New York is no different than most states in at least one respect - it too must confront a major budget deficit, estimated at $4.7 billion for the fiscal year starting April 1. It may, however, follow a much more responsible path than Georgia and other states attempting to cut taxes in the midst of dire financial straits. The state Assembly has approved a plan that would levy a temporary income tax surcharge on people with incomes over $1 million and that would yield roughly $1.5 billion per year. The plan is opposed by the Senate, but new Governor David Paterson has yet to rule it out.
Maryland faces a situation similar to New York and is also considering an increase in personal income taxes for some of its wealthiest residents. But rather than devote that additional revenue to current appropriations, lawmakers want to use it to repeal a change in tax policy that isn't scheduled to take effect until this summer. Recent tax projections in the Free State are now $333 million lower than previously expected and, just this past week, the Maryland House adopted a FY 2009 budget that reduces spending $250 million below Governor Martin O'Malley's initial request.

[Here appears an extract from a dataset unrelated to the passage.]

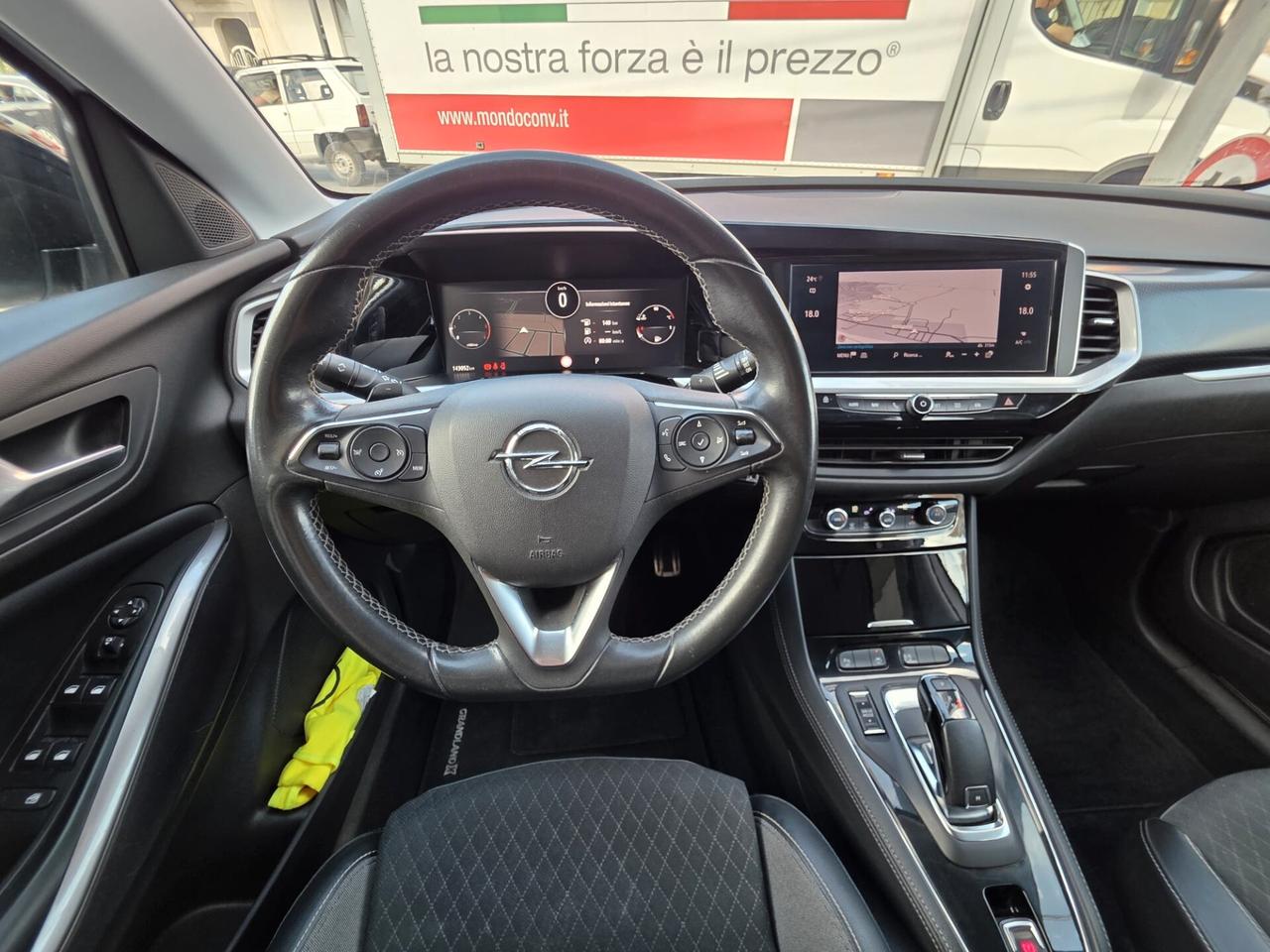 Opel Grandland 1.5 diesel Ecotec aut. GS Line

Yet, one topic that continues to dominate conversations in Annapolis is the extension of the state's sales tax to computer services. Enacted as part of a larger tax package during last fall's special session, the tax change isn't slated to take effect until July 1, but is the target of a major lobbying campaign by the computer industry. The Governor recently threw his weight behind a Senate plan to repeal the computer tax and replace the lost revenue with an increase in the personal income tax: specifically, the creation of two new tax brackets with rates of 6.0 percent and 6.5 percent for taxable income above $750,000 and $1 million respectively. Such a move would improve the progressivity of Maryland's tax system, but could be a step back for sustainability. Maryland - like most states - needs to expand its sales tax base to include more services or be left with a tax system that is poorly matched to today's economy.